After school, Mrs. Cliffton is waiting for us. She’s pulled the car onto a side lane by the orchard. “Good day?” she asks when we climb in.

Miles and I both murmur something noncommittal.

“Well, there’s something for you at home,” she says, turning the key in the ignition.

Genevieve has made little tea sandwiches cut into triangles and rich peanut butter cookies encrusted with sugar. But even better: there is mail. Letters from Cass and Father, which means they must have mailed them as soon as we left. I’m torn between whose I want to read first, but Miles snatches Father’s, so I slit open the one from Cass. It is written in her large, effusive cursive, peppered with questions about Sterling and the Clifftons. I can see her, coming home from her first day ever of school without me, climbing the rickety ladder to the only place in the house that is hers: an attic nook she’s stuffed with pillows and blankets. We often used to read there, especially on days when it rained. It held just enough room for both of us to stretch our legs along the length of the floor, our feet grazing the window, an endless stash of Wint O Green Lifesavers always hidden under one of the floorboards.

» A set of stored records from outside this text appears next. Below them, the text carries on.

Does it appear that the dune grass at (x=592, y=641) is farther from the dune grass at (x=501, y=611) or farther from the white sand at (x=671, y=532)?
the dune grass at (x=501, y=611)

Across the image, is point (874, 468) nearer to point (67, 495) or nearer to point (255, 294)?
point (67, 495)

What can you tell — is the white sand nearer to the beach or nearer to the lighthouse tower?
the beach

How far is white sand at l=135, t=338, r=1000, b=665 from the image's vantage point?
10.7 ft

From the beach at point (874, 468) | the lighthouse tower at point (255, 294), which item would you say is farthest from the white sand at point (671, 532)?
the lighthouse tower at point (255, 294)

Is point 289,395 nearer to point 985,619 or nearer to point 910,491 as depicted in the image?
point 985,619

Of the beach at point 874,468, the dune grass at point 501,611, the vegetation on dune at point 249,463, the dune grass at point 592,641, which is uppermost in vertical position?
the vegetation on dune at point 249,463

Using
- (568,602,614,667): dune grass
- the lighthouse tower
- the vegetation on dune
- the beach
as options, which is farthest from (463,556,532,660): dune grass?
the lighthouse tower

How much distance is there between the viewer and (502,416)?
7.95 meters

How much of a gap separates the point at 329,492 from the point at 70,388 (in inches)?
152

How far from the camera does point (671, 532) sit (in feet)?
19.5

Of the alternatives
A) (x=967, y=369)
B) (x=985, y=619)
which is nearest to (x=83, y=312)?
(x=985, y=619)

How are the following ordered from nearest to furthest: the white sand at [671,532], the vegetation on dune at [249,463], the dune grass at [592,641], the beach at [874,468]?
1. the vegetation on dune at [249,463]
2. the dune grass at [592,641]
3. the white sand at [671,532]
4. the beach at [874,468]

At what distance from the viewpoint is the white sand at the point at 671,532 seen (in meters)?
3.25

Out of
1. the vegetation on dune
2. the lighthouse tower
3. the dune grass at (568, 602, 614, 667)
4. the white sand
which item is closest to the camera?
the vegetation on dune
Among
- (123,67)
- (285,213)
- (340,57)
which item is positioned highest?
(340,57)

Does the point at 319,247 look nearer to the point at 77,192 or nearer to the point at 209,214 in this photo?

I read Cass’s letter twice before Miles is finished with Father’s. “Can I see it now?” I ask with impatience. He hands it over reluctantly. His fingerprints have already smeared some of the words.

Father’s letter is more reserved, his handwriting tight and efficient. He probably wrote it at his desk, under the light of his green glass lamp, smoking the pipe that’s engraved with a schooner. After the perfunctory questions about Sterling, he writes:



Flying to San Francisco tomorrow on a Douglas DC-3. My first time on a plane. We’ll be training for a week and then setting sail. I am unsure how often I can post from sea or how much detail I can provide on my whereabouts. I don’t want you to worry if you don’t hear from me for stretches. But know that wherever I am, it is always farther than I wish to be from you, and that you are never beyond the reach of my thoughts.

Until the day we are all together again—?

And with a heart bursting with pride for you both—?

Father





“Done?” Miles asks, and plucks the letter out of my hands before I can answer.

“Oh,” I say as he folds it back along its creases. I had planned to keep it and add it to my growing collection of Mother’s ring and Shakespeare book, Father’s dart, and Cass’s ribbon. How tightly I cling to the little pieces they’ve shed, when for now it’s all of them I have left.

“How was school?” I venture.

Miles shrugs and leaves the table. He heads outdoors, tucking Father’s letter into his back pocket. Mrs. Cliffton stands up from where she was pulling a few stray weeds from her garden, and I can see her talking with Miles, but I can’t make out the words.